What we have now is a dataframe with all the members of cabinet for the Netherlands since 1877. I want to add the columns age and gender to this dataset. This is what we're gonna do now but first I wanna save the data to make sure I don't have to rerun everything if I make a mistake. 

In [13]:
cabinet_members.to_csv('data/cabinet_members.csv', header=True, index=False)

In [14]:
cabinet_members = pd.read_csv('data/cabinet_members.csv')

In [15]:
#split the name column on '(' signifying the birth years being given 
new = cabinet_members["Name"].str.split("(", n = 1, expand = True)

◆ ◆ ◆ ◆ ◆

Copy out the notebook passage on Dutch cabinet members word for word, from start to finish.

COLLECTED DATA
◆ ◆ ◆ ◆ ◆

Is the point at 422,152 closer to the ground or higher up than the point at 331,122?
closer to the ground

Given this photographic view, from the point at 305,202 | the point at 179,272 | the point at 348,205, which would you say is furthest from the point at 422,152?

◆ ◆ ◆ ◆ ◆

ANSWER FOR THIS EXERCISE
What we have now is a dataframe with all the members of cabinet for the Netherlands since 1877. I want to add the columns age and gender to this dataset. This is what we're gonna do now but first I wanna save the data to make sure I don't have to rerun everything if I make a mistake. 

In [13]:
cabinet_members.to_csv('data/cabinet_members.csv', header=True, index=False)

In [14]:
cabinet_members = pd.read_csv('data/cabinet_members.csv')

In [15]:
#split the name column on '(' signifying the birth years being given 
new = cabinet_members["Name"].str.split("(", n = 1, expand = True)